### What this task involves
Copy out all the entries word for word.

### Task data

_ _ _

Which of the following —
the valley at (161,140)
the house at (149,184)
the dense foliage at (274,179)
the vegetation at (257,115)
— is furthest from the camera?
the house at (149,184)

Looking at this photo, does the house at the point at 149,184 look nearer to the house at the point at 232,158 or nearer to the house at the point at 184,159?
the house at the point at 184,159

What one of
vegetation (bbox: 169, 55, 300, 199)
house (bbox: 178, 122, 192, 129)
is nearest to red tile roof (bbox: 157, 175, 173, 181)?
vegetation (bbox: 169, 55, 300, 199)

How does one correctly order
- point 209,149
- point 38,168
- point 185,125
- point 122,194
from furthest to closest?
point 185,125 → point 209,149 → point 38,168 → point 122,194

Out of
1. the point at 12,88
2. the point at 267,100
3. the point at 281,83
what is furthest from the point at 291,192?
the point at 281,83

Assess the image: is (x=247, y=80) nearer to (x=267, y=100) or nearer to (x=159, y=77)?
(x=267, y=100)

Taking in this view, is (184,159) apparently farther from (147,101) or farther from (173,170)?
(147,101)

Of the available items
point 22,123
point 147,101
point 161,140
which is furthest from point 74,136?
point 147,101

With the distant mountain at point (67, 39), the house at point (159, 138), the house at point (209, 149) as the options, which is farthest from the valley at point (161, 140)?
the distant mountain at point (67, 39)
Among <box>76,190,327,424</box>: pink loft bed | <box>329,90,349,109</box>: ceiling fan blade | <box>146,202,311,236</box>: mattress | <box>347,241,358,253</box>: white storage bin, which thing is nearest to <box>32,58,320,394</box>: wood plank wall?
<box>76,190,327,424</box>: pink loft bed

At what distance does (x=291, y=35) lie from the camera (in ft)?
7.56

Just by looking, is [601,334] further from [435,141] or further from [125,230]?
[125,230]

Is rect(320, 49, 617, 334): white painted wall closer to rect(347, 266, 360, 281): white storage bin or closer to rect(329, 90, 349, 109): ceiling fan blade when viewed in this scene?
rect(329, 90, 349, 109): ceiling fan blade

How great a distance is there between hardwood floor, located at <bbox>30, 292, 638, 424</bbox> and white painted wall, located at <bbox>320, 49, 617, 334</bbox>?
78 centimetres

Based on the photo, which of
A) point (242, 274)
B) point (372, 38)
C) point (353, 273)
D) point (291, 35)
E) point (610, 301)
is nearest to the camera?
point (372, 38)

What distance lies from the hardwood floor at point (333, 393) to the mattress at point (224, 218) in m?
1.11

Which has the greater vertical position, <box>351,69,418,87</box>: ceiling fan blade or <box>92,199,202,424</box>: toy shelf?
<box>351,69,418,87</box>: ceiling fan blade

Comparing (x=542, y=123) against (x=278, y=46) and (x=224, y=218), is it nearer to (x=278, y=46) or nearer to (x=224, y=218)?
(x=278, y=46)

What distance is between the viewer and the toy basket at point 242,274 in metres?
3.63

_ _ _

### Exercise output
Which of the following —
the valley at (161,140)
the house at (149,184)
the dense foliage at (274,179)
the vegetation at (257,115)
— is furthest from the camera?
the house at (149,184)

Looking at this photo, does the house at the point at 149,184 look nearer to the house at the point at 232,158 or nearer to the house at the point at 184,159?
the house at the point at 184,159

What one of
vegetation (bbox: 169, 55, 300, 199)
house (bbox: 178, 122, 192, 129)
is nearest to red tile roof (bbox: 157, 175, 173, 181)?
vegetation (bbox: 169, 55, 300, 199)

How does one correctly order
- point 209,149
- point 38,168
- point 185,125
- point 122,194
from furthest to closest?
point 185,125 → point 209,149 → point 38,168 → point 122,194

Out of
1. the point at 12,88
2. the point at 267,100
3. the point at 281,83
what is furthest from the point at 291,192?
the point at 281,83

Assess the image: is (x=247, y=80) nearer to (x=267, y=100) or nearer to (x=159, y=77)?
(x=267, y=100)

Taking in this view, is (184,159) apparently farther from (147,101) or farther from (173,170)?
(147,101)

Of the available items
point 22,123
point 147,101
point 161,140
which is furthest from point 74,136?
point 147,101

With the distant mountain at point (67, 39), the house at point (159, 138), the house at point (209, 149) as the options, which is farthest from the valley at point (161, 140)?
the distant mountain at point (67, 39)
Among <box>76,190,327,424</box>: pink loft bed | <box>329,90,349,109</box>: ceiling fan blade | <box>146,202,311,236</box>: mattress | <box>347,241,358,253</box>: white storage bin, which thing is nearest to <box>32,58,320,394</box>: wood plank wall?
<box>76,190,327,424</box>: pink loft bed

At what distance does (x=291, y=35) lie from the camera (in ft)?
7.56

Just by looking, is [601,334] further from [435,141] or further from [125,230]?
[125,230]

Is rect(320, 49, 617, 334): white painted wall closer to rect(347, 266, 360, 281): white storage bin or closer to rect(329, 90, 349, 109): ceiling fan blade when viewed in this scene?
rect(329, 90, 349, 109): ceiling fan blade

How great a distance is there between hardwood floor, located at <bbox>30, 292, 638, 424</bbox> and white painted wall, located at <bbox>320, 49, 617, 334</bbox>?
78 centimetres

Based on the photo, which of
A) point (242, 274)
B) point (372, 38)
C) point (353, 273)
D) point (291, 35)
E) point (610, 301)
is nearest to the camera?
point (372, 38)

What distance lies from the hardwood floor at point (333, 393) to the mattress at point (224, 218) in m?
1.11

Which has the greater vertical position, <box>351,69,418,87</box>: ceiling fan blade or <box>92,199,202,424</box>: toy shelf?
<box>351,69,418,87</box>: ceiling fan blade

Comparing (x=542, y=123) against (x=278, y=46) and (x=224, y=218), is it nearer to (x=278, y=46) or nearer to (x=224, y=218)?
(x=278, y=46)

What distance is between the viewer and the toy basket at point 242,274 in metres?
3.63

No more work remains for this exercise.